The `ClientConfigurator` bean’s methods have a boolean parameter as to whether the resulting configuration should redact secrets, so that the configuration can be expose the connection properties to the user, say to allow them to copy the connection properties and use them in their application, or if we use the generated (but redacted) connection configs in the template service. But the `AdminClients`, `KafkaProducerClients`, `KafkaConsumerFactory` and `SchemaRegistryClients` beans use the configurator and do not redact the configuration.

New methods have been added to the `ConnectionState` class to make it easy to get the `Credentials` for a Kafka cluster with a given ID or a Schema Registry cluster with a given ID. The `DirectConnectionState` subclass always returns the credentials for the one Kafka cluster or one SR cluster. In the future, other `ConnectionState` subclasses (e.g., for CP MDS) might need to maintain a map of credentials by cluster ID for any clusters do not have the same MDS credentials (e.g., the Kafka or SR cluster does not delegate authN functionality to MDS).

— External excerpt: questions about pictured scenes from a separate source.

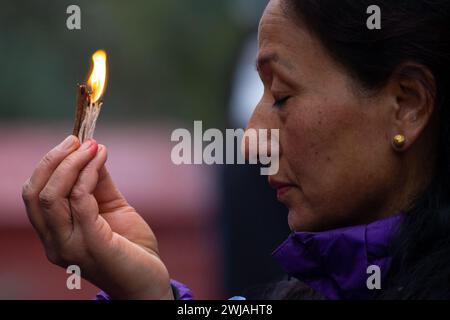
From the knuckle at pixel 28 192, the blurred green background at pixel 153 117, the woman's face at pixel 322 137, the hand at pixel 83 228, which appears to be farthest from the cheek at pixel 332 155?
the blurred green background at pixel 153 117

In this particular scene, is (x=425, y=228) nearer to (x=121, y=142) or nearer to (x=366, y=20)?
(x=366, y=20)

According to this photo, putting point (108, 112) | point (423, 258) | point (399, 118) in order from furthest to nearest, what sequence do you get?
1. point (108, 112)
2. point (399, 118)
3. point (423, 258)

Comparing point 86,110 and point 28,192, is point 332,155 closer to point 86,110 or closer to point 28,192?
point 86,110

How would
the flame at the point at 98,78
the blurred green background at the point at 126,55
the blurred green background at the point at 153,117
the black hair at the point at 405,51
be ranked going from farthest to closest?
the blurred green background at the point at 126,55 < the blurred green background at the point at 153,117 < the flame at the point at 98,78 < the black hair at the point at 405,51

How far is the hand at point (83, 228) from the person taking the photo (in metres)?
2.40

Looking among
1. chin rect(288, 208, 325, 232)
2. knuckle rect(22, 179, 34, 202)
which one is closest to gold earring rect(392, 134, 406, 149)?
chin rect(288, 208, 325, 232)

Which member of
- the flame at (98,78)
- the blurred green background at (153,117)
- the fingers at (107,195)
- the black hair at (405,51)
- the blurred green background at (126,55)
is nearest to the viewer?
the black hair at (405,51)

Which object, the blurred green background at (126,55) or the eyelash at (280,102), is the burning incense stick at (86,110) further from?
the blurred green background at (126,55)

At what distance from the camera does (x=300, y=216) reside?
2.56m

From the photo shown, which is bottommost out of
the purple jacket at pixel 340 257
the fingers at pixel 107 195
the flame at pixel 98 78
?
the purple jacket at pixel 340 257

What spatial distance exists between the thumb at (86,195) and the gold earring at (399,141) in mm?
707

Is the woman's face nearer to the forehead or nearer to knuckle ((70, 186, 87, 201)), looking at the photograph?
the forehead
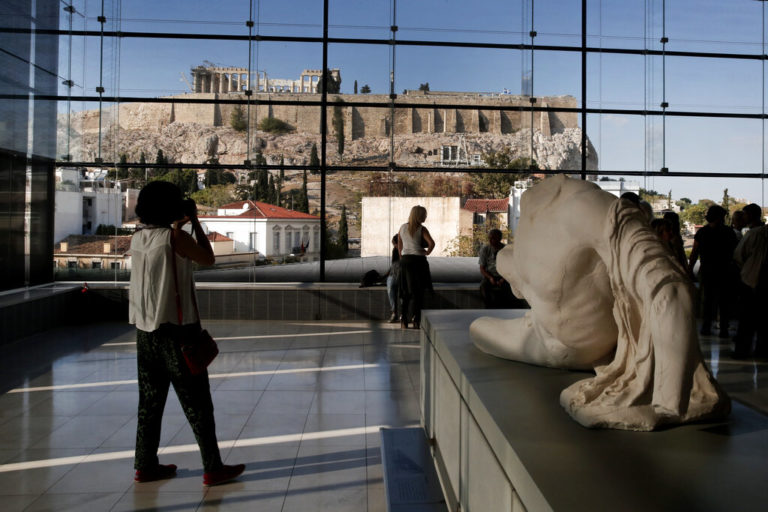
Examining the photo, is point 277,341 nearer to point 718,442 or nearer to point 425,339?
point 425,339

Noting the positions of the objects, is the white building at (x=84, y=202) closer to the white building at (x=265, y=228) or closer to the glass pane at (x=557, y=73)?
the white building at (x=265, y=228)

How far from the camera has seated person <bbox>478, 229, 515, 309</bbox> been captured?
706 centimetres

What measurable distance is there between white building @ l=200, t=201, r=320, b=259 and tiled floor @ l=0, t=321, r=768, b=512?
9.35 feet

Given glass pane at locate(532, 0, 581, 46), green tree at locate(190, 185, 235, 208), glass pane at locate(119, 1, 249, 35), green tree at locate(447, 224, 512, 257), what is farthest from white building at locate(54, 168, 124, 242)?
glass pane at locate(532, 0, 581, 46)

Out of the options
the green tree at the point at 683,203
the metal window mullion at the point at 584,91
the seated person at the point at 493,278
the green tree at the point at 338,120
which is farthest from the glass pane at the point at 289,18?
the green tree at the point at 683,203

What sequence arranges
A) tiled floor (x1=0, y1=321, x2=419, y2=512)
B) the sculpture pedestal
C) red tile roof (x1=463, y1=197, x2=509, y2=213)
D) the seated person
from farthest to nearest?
1. red tile roof (x1=463, y1=197, x2=509, y2=213)
2. the seated person
3. tiled floor (x1=0, y1=321, x2=419, y2=512)
4. the sculpture pedestal

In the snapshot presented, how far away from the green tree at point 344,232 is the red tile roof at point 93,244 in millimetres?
3008

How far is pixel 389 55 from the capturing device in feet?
32.2

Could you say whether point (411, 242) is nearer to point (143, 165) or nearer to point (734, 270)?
point (734, 270)

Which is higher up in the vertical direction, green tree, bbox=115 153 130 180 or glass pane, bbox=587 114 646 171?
glass pane, bbox=587 114 646 171

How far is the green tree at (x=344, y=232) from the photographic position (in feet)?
31.7

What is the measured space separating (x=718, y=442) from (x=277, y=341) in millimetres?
5684

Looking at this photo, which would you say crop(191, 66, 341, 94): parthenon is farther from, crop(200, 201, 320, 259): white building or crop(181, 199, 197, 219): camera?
crop(181, 199, 197, 219): camera

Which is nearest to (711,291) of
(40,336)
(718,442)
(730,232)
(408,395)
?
(730,232)
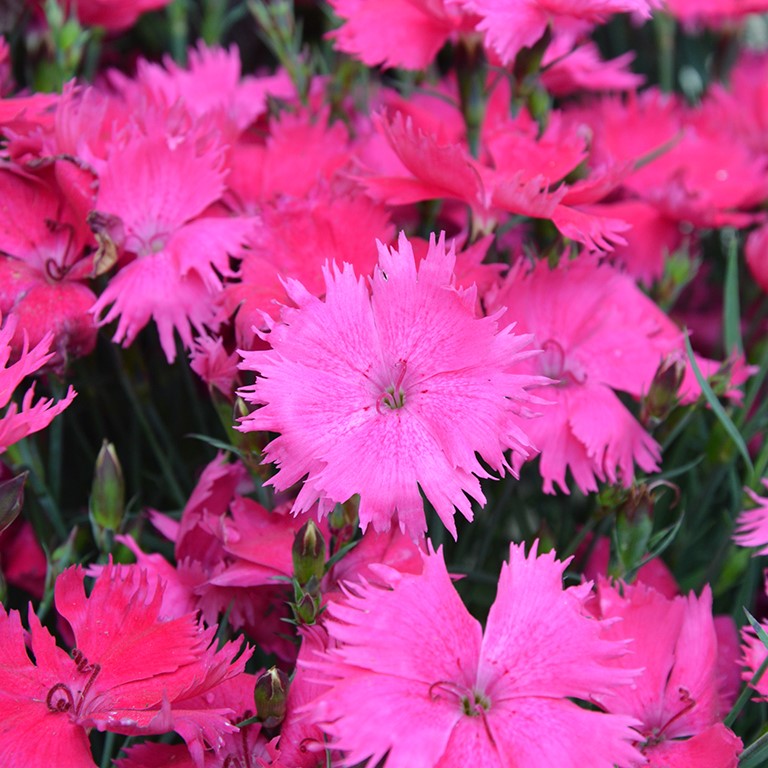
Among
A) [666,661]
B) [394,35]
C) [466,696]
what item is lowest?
[666,661]

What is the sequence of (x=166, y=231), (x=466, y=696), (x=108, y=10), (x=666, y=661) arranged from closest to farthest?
1. (x=466, y=696)
2. (x=666, y=661)
3. (x=166, y=231)
4. (x=108, y=10)

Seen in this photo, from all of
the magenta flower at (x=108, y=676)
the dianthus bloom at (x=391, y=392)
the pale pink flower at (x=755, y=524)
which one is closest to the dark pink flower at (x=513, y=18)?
the dianthus bloom at (x=391, y=392)

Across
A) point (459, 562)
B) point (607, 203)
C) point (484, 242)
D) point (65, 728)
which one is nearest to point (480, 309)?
point (484, 242)

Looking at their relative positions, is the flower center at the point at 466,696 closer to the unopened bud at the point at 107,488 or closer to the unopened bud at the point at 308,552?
the unopened bud at the point at 308,552

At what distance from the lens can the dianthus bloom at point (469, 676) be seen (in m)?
0.49

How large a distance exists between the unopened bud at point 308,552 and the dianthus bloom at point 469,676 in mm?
45

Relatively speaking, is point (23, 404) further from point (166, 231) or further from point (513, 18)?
point (513, 18)

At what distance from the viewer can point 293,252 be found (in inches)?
28.4

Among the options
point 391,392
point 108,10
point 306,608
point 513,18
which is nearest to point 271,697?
point 306,608

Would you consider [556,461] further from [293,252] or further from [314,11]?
[314,11]

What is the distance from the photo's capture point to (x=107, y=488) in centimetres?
70

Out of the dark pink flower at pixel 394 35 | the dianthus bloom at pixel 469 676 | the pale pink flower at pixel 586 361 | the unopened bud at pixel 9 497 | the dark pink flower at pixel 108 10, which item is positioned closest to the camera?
the dianthus bloom at pixel 469 676

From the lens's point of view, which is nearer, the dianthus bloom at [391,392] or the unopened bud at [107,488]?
the dianthus bloom at [391,392]

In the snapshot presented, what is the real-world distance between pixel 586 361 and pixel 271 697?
1.23 feet
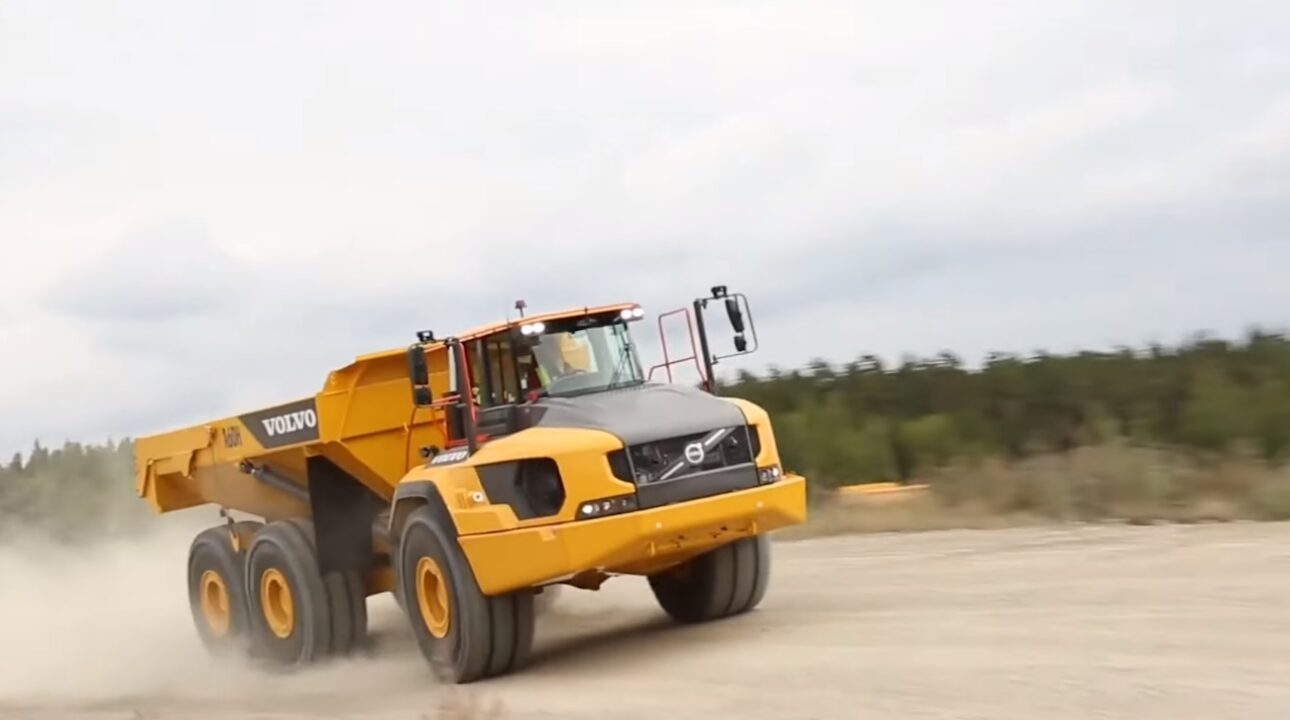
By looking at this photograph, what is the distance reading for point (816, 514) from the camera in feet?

### Adding other types of credentials in the future

In the future, the only thing we need to do to support other types of authN credentials, such as [OAuth 2.0](#125), [mTLS](#126), [Kerberos (SASL/GSSAPI)](#127), etc., is to define new `Credentials` subtypes  and implement the methods to construct the auth-related client properties using the subtype-specific credential information.

### Limitations

There are a few shortcuts taken for direct connections that will be addressed in subsequent PR as part of #123:
* the `status` for direct connections is not accurate or useful, and will have to use an AdminClient and SR client to verify the credentials and update the status.
* the `kafka_cluster.id` and `schema_registry.id` are currently optional in the OpenAPI spec but are required until we can obtain the cluster ID of the remote system and verify it matches. The `RealDirectFetcher` will need to perform a describe-cluster using the admin client, and set the cluster ID. (We might consider remove the `id` fields from the connection spec, if we always get a good ID from the describe-cluster.)

### Testing
I've done some manual testing with `quarkus:dev` and native executable by using the REST API to create a direct connection that uses a CCloud cluster with API key and secret, and have verified the admin client and consumer clients are built correctly and will successfully work with the remote cluster.
@rhauch
Copy link
Contributor Author

rhauch commented Nov 14, 2024

Every Connection resource includes a spec field and status field. The spec is the user-defined information about the connection, and the status is the system-generated information. The status field is defined in the OpenAPI spec as the ConnectionStatus schema:

    ConnectionStatus:
      required:
      - authentication
      type: object
      properties:
        authentication:
          $ref: "#/components/schemas/Authentication"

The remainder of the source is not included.